5. Empirical Properties and Applications
JEPA-WMs exhibit several empirically validated properties:
- Unsupervised regime clustering: Encoders recover regime-indicator coordinates, segmenting time series by underlying dynamics without supervision (Ruiz-Morales et al., 12 Nov 2025).
- Latent disentanglement: Near-identity constraint on the predictor selects an interpretable, axis-aligned latent regime basis, reducing degeneracy in discovered representations.
- Robust low-dimensional state estimation: In classic physical systems (e.g., a pendulum), only a small subset of latent dimensions correlate with the physically meaningful state variables, with the rest absorbing high-order or regularization-induced noise (Ulmen et al., 14 Aug 2025).
- Efficient label transfer and detection: In LiDAR-based tasks, JEPA-WMs pretraining yields higher average precision and better label efficiency compared to generative or contrastive baselines (Zhu et al., 9 Jan 2025).
- Superior planning performance: In complex navigation and manipulation tasks, JEPA-WMs outperform pixel-based and other latent-planner baselines, provided rollout losses and input context are tuned appropriately (Terver et al., 30 Dec 2025, Assran et al., 11 Jun 2025).
6. Limitations, Failure Modes, and Design Considerations
The predictive alignment in JEPA-WMs biases the encoder to learn slow features—variables that remain most stable over prediction intervals. As a consequence, fixed background distractors can dominate, causing the model to ignore more informative but rapidly changing object features (Sobal et al., 2022). Techniques to avoid this include:
- Temporal differencing or feeding optical flow to eliminate stationary nuisance modes.
- Aggressive data augmentation to disrupt static correlations.
- Including auxiliary losses or carefully designed regularizers to anchor task-relevant fast features (Yu et al., 12 Sep 2025, Sobal et al., 2022).
Architectural pitfalls include insufficient encoding capacity (preventing regime separation), non-identity initialization of the predictor (causing basis entanglement), or absence of joint auxiliary tasks (leading to unwanted collapse).

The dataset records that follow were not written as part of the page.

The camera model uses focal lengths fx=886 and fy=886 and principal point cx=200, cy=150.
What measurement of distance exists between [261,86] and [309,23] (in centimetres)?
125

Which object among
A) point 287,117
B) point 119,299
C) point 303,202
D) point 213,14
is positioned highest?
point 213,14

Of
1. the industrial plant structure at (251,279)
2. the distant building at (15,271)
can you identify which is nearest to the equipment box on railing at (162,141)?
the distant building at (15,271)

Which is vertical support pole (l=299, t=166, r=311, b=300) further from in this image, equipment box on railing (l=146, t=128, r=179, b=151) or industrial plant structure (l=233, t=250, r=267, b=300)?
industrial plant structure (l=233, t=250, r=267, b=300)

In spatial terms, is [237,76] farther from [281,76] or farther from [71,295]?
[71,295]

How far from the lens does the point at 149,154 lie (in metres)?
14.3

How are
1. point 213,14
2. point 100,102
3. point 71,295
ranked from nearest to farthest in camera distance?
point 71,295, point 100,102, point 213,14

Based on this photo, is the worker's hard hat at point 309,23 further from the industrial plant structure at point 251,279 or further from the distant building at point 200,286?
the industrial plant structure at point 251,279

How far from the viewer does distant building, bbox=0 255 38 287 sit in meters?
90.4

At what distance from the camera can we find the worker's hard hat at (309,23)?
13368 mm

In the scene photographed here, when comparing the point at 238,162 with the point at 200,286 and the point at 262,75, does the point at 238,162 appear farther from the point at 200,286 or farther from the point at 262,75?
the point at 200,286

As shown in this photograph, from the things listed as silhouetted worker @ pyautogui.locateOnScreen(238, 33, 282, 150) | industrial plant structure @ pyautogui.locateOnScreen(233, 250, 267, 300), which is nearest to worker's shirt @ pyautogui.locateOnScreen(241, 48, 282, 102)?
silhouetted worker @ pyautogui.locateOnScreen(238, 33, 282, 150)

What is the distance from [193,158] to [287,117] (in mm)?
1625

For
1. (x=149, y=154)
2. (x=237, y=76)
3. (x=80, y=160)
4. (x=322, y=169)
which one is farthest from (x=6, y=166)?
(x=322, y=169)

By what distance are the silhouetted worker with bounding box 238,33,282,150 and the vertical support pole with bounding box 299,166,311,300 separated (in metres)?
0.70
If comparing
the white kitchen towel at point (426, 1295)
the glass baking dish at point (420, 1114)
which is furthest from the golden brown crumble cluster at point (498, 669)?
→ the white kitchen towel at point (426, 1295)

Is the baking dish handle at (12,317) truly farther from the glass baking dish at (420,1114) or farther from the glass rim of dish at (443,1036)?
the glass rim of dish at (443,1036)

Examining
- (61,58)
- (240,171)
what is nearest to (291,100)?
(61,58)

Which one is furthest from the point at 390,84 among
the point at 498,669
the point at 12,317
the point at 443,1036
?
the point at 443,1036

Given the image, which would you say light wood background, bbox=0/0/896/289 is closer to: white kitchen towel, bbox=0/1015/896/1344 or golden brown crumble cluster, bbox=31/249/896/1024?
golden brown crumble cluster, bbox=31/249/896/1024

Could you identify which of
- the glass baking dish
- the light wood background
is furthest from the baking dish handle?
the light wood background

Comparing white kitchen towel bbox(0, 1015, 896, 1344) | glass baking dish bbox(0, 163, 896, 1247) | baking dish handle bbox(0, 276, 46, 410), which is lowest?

7. Broader Impact and Future Directions
JEPA-WMs unify concepts from dynamical systems, representation learning, and model-based control:
- The link to Koopman operator invariants provides theoretical grounding for unsupervised phase segmentation.
- Action-conditioned and continuous-time variants place JEPA-WMs as central tools for model-based reinforcement learning and robotics.
- Multimodal instantiations extend the paradigm's reach to geospatial, spatial, and sensory-rich environments, with state-of-the-art performance on real-world planning and detection tasks (Terver et al., 30 Dec 2025, Zhu et al., 9 Jan 2025, Lundqvist et al., 25 Feb 2025).
- Future work aims to generalize Koopman-driven clustering to systems without hard regime segmentation, devise scalable architectures for natural video and web-scale data, and robustly disentangle informative features in high-noise, high-heterogeneity domains (Terver et al., 30 Dec 2025, Assran et al., 11 Jun 2025).
In summary, Joint-Embedding Predictive World Models provide a principled, flexible, and theoretically grounded approach for learning low-dimensional, dynamically meaningful representations directly from high-dimensional or multimodal sensory data. Their design leverages self-supervised prediction in embedding space, naturally discovers dynamical regimes, and enables integrable planning and control across diverse tasks and domains (Ruiz-Morales et al., 12 Nov 2025, Ulmen et al., 14 Aug 2025, Zhu et al., 9 Jan 2025, Terver et al., 30 Dec 2025, Sobal et al., 2022).